Brano —
Educazione....questa sconosciuta

Sempre più spesso mi rendo conto di essere stata colpita da un'intolleranza non alimentare, ma di tipo sociale: sono diventata intollerante alla maleducazione.
Ricordo che quando ero bambina e anche più grande, da ragazzina, non era ammesso che interrompessi gli adulti che stavano conversando, non era ammesso urlare o disturbare nelle ore pomeridiane quando si supponeva che qualcuno potesse fare il riposino, non era ammesso ascoltare radio o tv ad alto volume. Se ci si trovava a bordo di un tram o un filobus si lasciava il posto a persone anziane con un sorriso, si diceva sempre...per favore e grazie, non si pretendeva, si chiedeva qualcosa e se non ti veniva concessa non ci si metteva a fare un quarantotto.
Oggi sempre più di frequente vedo bambini lasciati liberi di fare quello che vogliono e genitori che guardano dall'altra parte. Per esempio nel Lido che frequento a Giardini Naxos ci sono le docce e una fontanella per chi desidera sciacquarsi dopo un bagno in mare. La fontanella, un semplice rubinetto posto a una settantina di centimetri dal suolo, serve per sciacquarsi i piedi dalla sabbia, ma per i bambini che frequentano il Lido è un gioco, dove prendere l'acqua con i  secchielli, lavarci i loro giochini, fare gazzarra e spesso lasciare il rubinetto aperto con un grande spreco di acqua, che tra l'altro i gestori del lido devono far arrivare col camion. Vi sono dei momenti di "traffico" quando per esempio ci si appresta a tornare a casa per il pranzo e la gente si deve mettere in fila per lavarsi i piedi prima di infilarsi le scarpe, ma malgrado la fila, vedi questi bimbi che incuranti di chi c'è prima di loro, ti sorpassano e si mettono addirittura fra te e l'acqua per fare ciò che vogliono e se li rimproveri ti guardano pure male. Ma quel che è peggio è che magari poco distante c'è la loro mamma che se li rimproveri ti dice seccata: "ma è solo un bambino!" Cara Mamma hai mai pensato che se non insegni a tuo figlio educazione e rispetto fin da piccolo, diventerà un adulto maleducato e prepotente?
Ecco oggi invece ho avuto un piacevolissimo incontro con un tappetto di due anni e mezzo, che, accompagnato dal papà, si stava facendo la "doccia" sotto quel rubinetto: con grande attenzione si è lavato da solo le gambine, poi si è girato e si è sciacquato il culetto e finito ciò ha pure chiuso il rubinetto! Mi è venuto spontaneo fargli i miei complimenti e non solo, mi sono complimentata anche col suo papà che gli sta insegnando l'educazione molto bene.
Forse non tutto è perduto, speriamo.

Esercizi —
1 > Nel brano sull'educazione, quanti anni ha il bambino che si lava da solo sotto il rubinetto del Lido?
2 > Riporta dal brano sull'educazione il passaggio che va da "Educazione....questa sconosciuta" fino a "intollerante alla maleducazione." compreso, senza cambiare nulla.
Per rispondere basati soltanto sul brano.

Dati forniti —
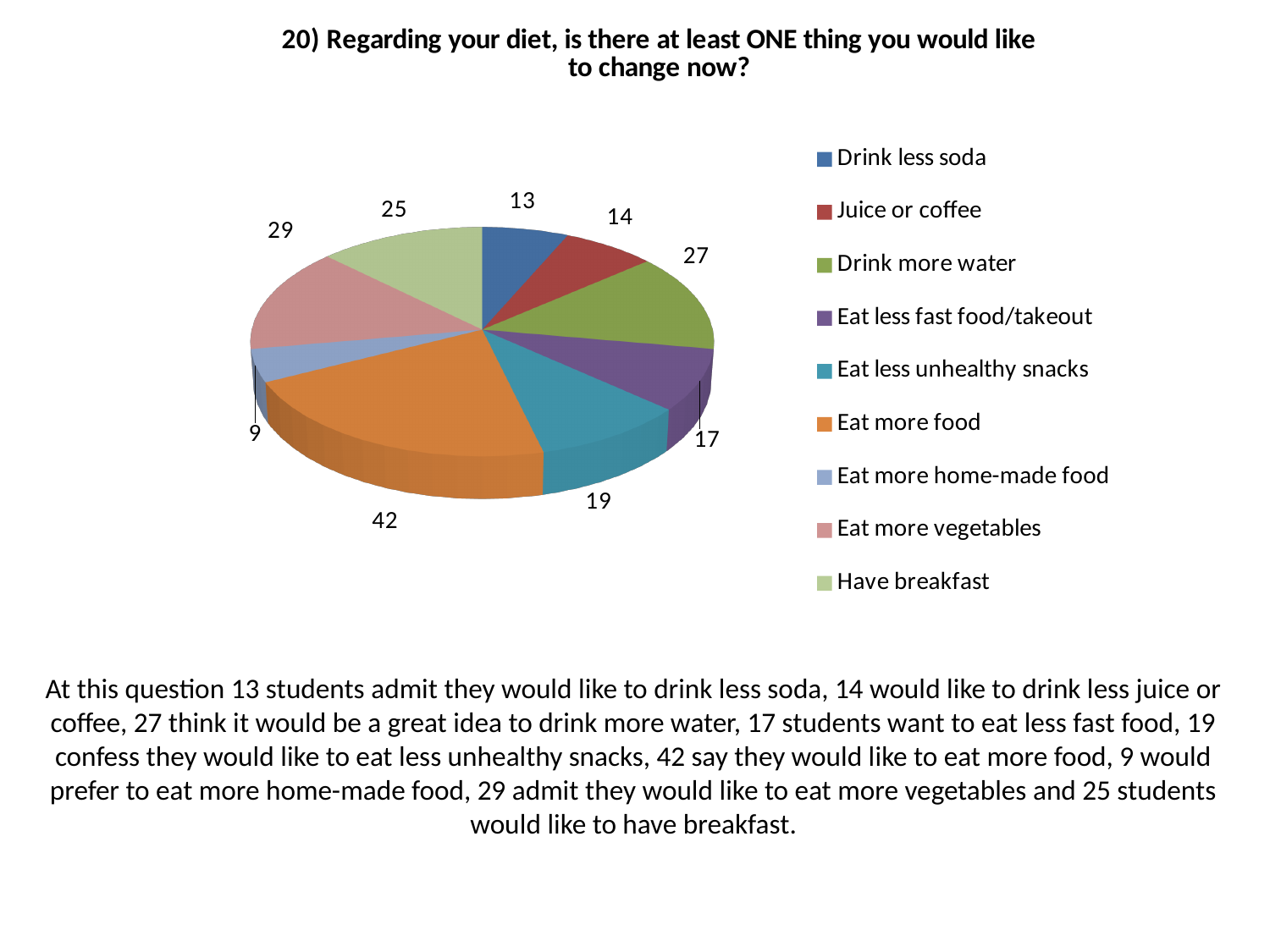
What value is shown for 'Eat more home-made food'? 9 What is the difference between the values for 'Eat more food' and 'Drink less soda'? 29 Which legend entry is shown in orange? Eat more food How many categories does the pie chart have? 9 What is the difference between the values for 'Eat more vegetables' and 'Have breakfast'? 4 How many students said they would like to eat more food? 42 What value is shown for 'Drink more water'? 27 What type of chart is shown on the slide? Pie chart Which category has the smallest slice of the pie? Eat more home-made food Which is larger: the value for 'Eat less unhealthy snacks' or the value for 'Eat less fast food/takeout'? Eat less unhealthy snacks Which category has the largest slice of the pie? Eat more food What is the total of all the values shown in the pie chart? 195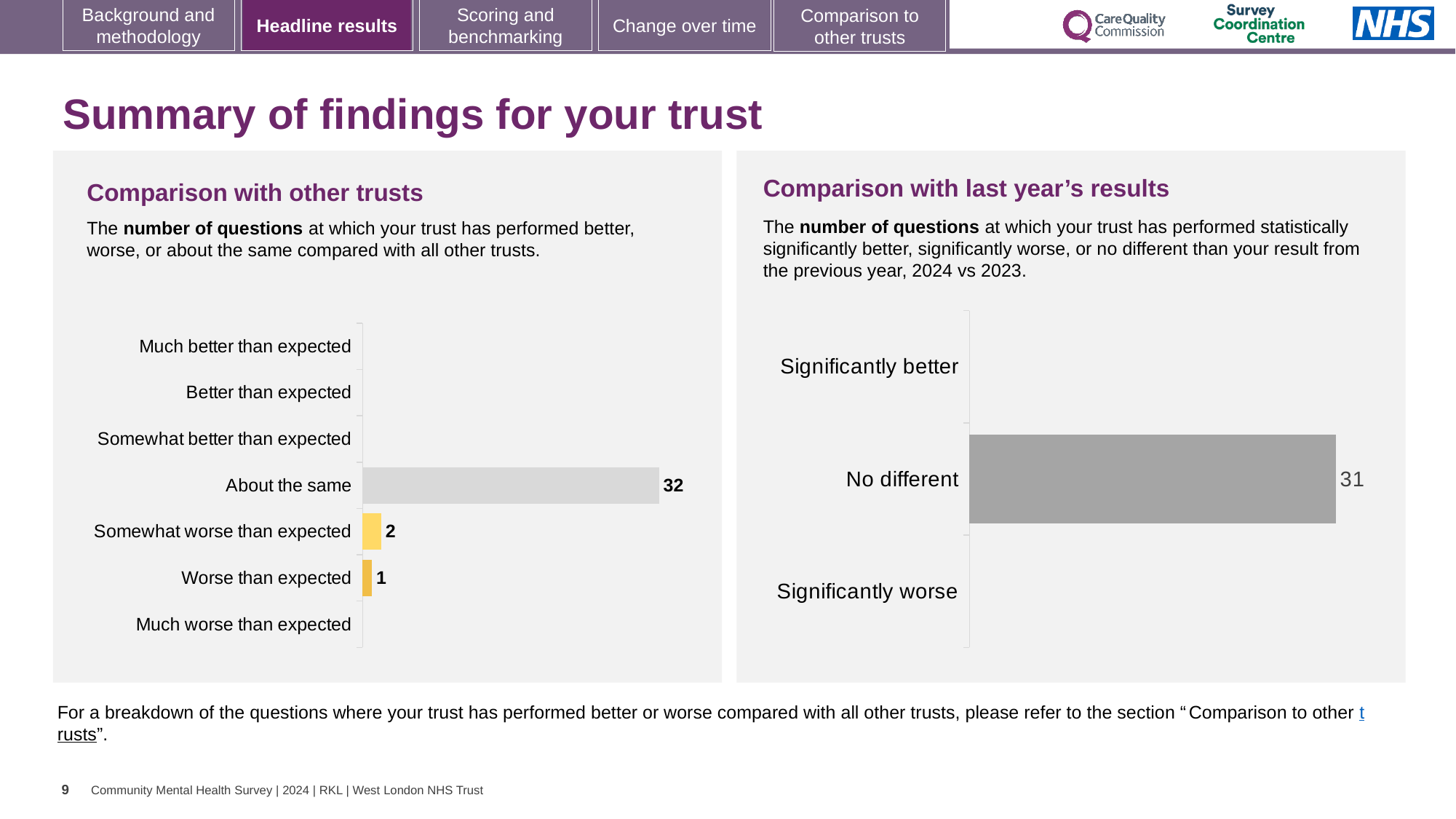
What is the title of the chart on the left side of the slide? Comparison with other trusts In the 'Comparison with other trusts' chart, which is larger: the value for 'Somewhat worse than expected' or the value for 'Worse than expected'? Somewhat worse than expected How many categories are shown on the y axis of the 'Comparison with last year's results' chart? 3 In the 'Comparison with other trusts' chart, what is the value for 'Somewhat worse than expected'? 2 In the 'Comparison with last year's results' chart, what is the value for 'No different'? 31 How many categories are shown on the y axis of the 'Comparison with other trusts' chart? 7 In the 'Comparison with other trusts' chart, what is the value for 'About the same'? 32 What kind of chart is the 'Comparison with last year's results' chart? Bar chart In the 'Comparison with other trusts' chart, what is the value for 'Worse than expected'? 1 In the 'Comparison with other trusts' chart, which category has the highest value? About the same In the 'Comparison with last year's results' chart, which category has the highest value? No different In the 'Comparison with other trusts' chart, what is the difference between the values for 'About the same' and 'Somewhat worse than expected'? 30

Soluzioni —
1 > Due anni e mezzo.

2 >
Educazione....questa sconosciuta

Sempre più spesso mi rendo conto di essere stata colpita da un'intolleranza non alimentare, ma di tipo sociale: sono diventata intollerante alla maleducazione.